いやまあ、囮としての役目は果たしているんだけどさ。

アリスの刺突が、アラクネの一体の心臓を貫く。

ここでぼくがレベルアップする。

白い部屋に来たとたん。

アリスが「だいじょうぶ、たまきちゃん」と火だるまになった親友を気遣う。

「だいじょーぶ、だいじょーぶ! レジストのおかげであんまり熱くなかったわ!」

「ごめんよ、たまき。

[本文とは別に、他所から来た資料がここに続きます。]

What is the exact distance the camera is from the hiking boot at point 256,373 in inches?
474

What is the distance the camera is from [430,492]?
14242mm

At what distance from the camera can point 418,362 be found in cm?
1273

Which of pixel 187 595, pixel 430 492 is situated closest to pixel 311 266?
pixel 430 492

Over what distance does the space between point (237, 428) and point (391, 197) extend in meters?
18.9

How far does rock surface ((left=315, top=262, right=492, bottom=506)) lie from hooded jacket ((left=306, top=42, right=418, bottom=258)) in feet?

でも、あのときはあれが一番だと思った」

「わかっているわ、カズさん。……でも」

といって、たまきは上目遣いにぼくを見上げ、にへらと笑う。

「あとでたっぷり、慰めて欲しいわ」

「あー、うん、そりゃもちろん、たまきの気が済むまで」

とりあえず頭を撫でてやると、たまきは気持ちよさそうに目を細める。

ま、いまはこれでいいだろう。

さて……。

「それじゃ、ぼくはこれで、召喚魔法を上げようと思う」

「付与魔法じゃなくて、いいんですか」

アリスがきょとんとする。

まあたしかに、五人パーティになったから、付与魔法を上げると戦力の向上も著しいわけなんだけど……。

前衛が増えたならともかく、後衛が三人になったわけだからなあ。

「敵の数も多い。使い勝手のいい盾がいれば、アリスは中衛として戦える。かわりに使い魔がたまきのフォローをすればいい。たまきがひとりで孤立するのは……な?」

「あ……そうですね」

「え、なに? なんでカズさんとアリス、見つめ合って以心伝心っぽい感じになっちゃってるの?」

なんでもなにも、いまの一連の戦いでよくわかっただろうに……。

きみって子は、ほんと、ひとりにさせると危なっかしいのだ。

いや、そこがいいってのもあるんだけどさ。

少なくとも、未知の敵に対して物おじせず突っ込めるというのは、ある種の才能だと思う。

これがミアなら、慎重にいきすぎていたことだろう。

「ん。適材適所」

「そういうもの……なのでしょうか」

ルシアが小首をかしげていた。

うん、いやまあ、わからなくてもいいです、こんな妙な信頼感。

かくしてぼくは、召喚魔法をランク8に上げる。

和久:レベル26 付与魔法5/召喚魔法7→8 スキルポイント9→1

もとの場所に戻ってすぐ。

残る一体は、ミアが放った二発目のライトニング・アローによって矢ぶすまにされ、絶命する。

青い宝石へと変化する。

よし、順調だ。

とはいえ敵はすでにこちらに気づき、あちこちから集まってきている。

こうなると、さすがに前衛の手が足りないだろうから……。

「サモン・グレーターエレメンタル:ファイア」

ぼくの呼びかけに応じ、身の丈二メートル半を超える炎に包まれた巨人が出現する。

巨人の手には、炎に包まれた長い曲刀が握られていた。

ランク8の召喚魔法は、ランク5のエレメンタル召喚の上位版なのだ。

今回出てきたファイア・エレメンタルも、ランク5バージョンよりひとまわりおおきい。

その戦闘力も、桁違いだ。

使い魔の戦闘力はおおむねランク-2であるから、このファイア・エレメンタルは、アリスと同じくらい強いはずである。

「ミア、こいつに……」

「ん。フライ」

こちらのもとまで降りてきたミアの飛翔魔法によって、ファイア・エレメンタルの身体がふわりと宙に浮く。

ぼくもファイア・エレメンタルにキーン・ウェポン、フィジカル・アップ、マイティ・アームをかける。

「アリス、下がれ! ファイア・エレメンタルはアリスのかわりにたまきのサポート! いけ!」

「心得た、ご主人」

ファイア・エレメンタルは野太い声でそういって、舞い上がる。

ぼくとルシアとミアは、アリスに護衛されながら慎重に上昇する。

その間も、たまきとファイア・エレメンタルは敵の陣の薄いところへ突撃、破壊を撒き散らす。

さらに一体、アラクネを倒したところで、ルシアが「レベルアップしました」と告げる。

次の瞬間、ぼくたちは白い部屋に赴いていた。